We found that linguistic markers do not hold signatures of the human expansion out of Africa, which is not surprising due to the rate at which languages changes and can be influenced by neighboring languages.
Tell us more about that difference between what genes and languages showed regarding human origins in Africa?
To be precise, genes tell us that the people living today with the most genetic diversity currently live in Southern Africa (like the San bushmen) and that modern humans emerged in Africa, but we don’t know where the geographic origin of our species was precisely based on genetic data. The language analysis did not reveal this African origin because language changes in a complex way, much differently from genes where we have a good sense of the mutation process. In my conversations with different linguists, including those at Brown who generously listened to me present our ideas multiple times, the rate at which language mutates, and which linguistic markers are more likely to change than others, seems to be an open question.

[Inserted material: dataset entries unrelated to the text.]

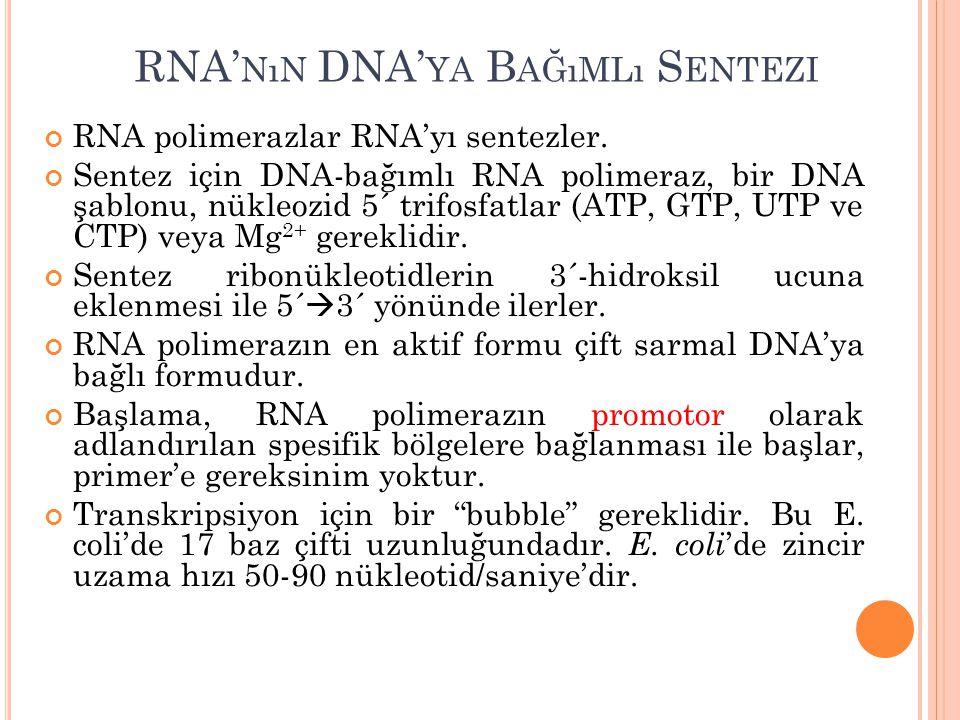 RNA' NıN DNA' YA B AĞıMLı S ENTEZI RNA polimerazlar RNA'yı sentezler. Sentez için DNA-bağımlı RNA polimeraz, bir DNA şablonu, nükleozid 5´ trifosfatla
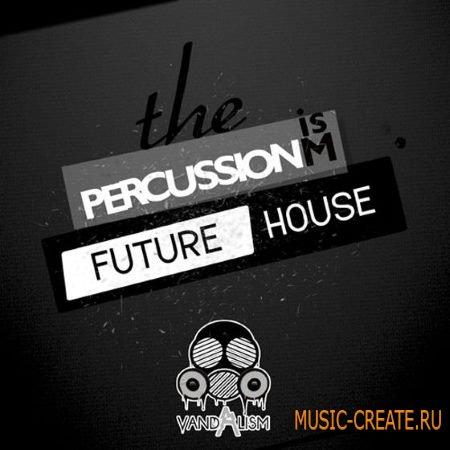 Vandalism - Percussionism Future House (WAV) - сэмплы ударных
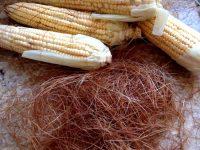Cabelo-de-milho ou Estigmas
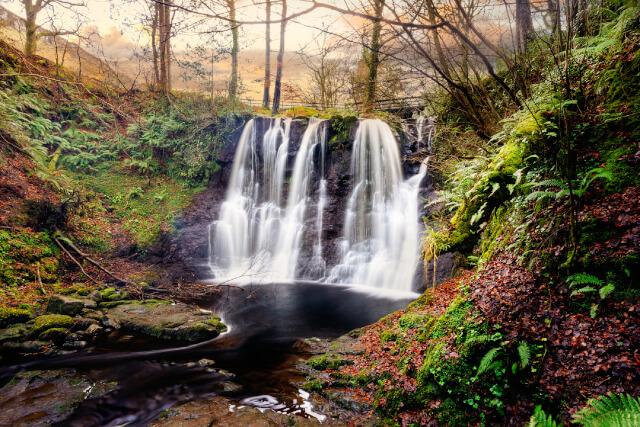 Glenariff Forest Park trail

You found geographic axes, or directions, of difference in language and genetics. What might they tell us about human evolution and history?
These axes, which look for directions along which a dataset is most differentiated, tell us about axes along which humans likely did not migrate a great deal. For example, migration north/south in Africa would mean moving across climate regimes; we also know populations are quite different across latitudes in Europe and we see that for both our language datasets and genetic datasets.
What do your findings tell us about how we can use genes and language, either together or separately, for population studies?
We learn more from using both data types together and analyzing them using similar methods than we would have learned from either type alone. One signal we saw loud and clear in this study is how much geographic distance affected our ancestors’ genes and languages; geographic distance predicts differentiation in both data types, underscoring that there are still deep signatures of ancient migrations in our genomes and cultures today.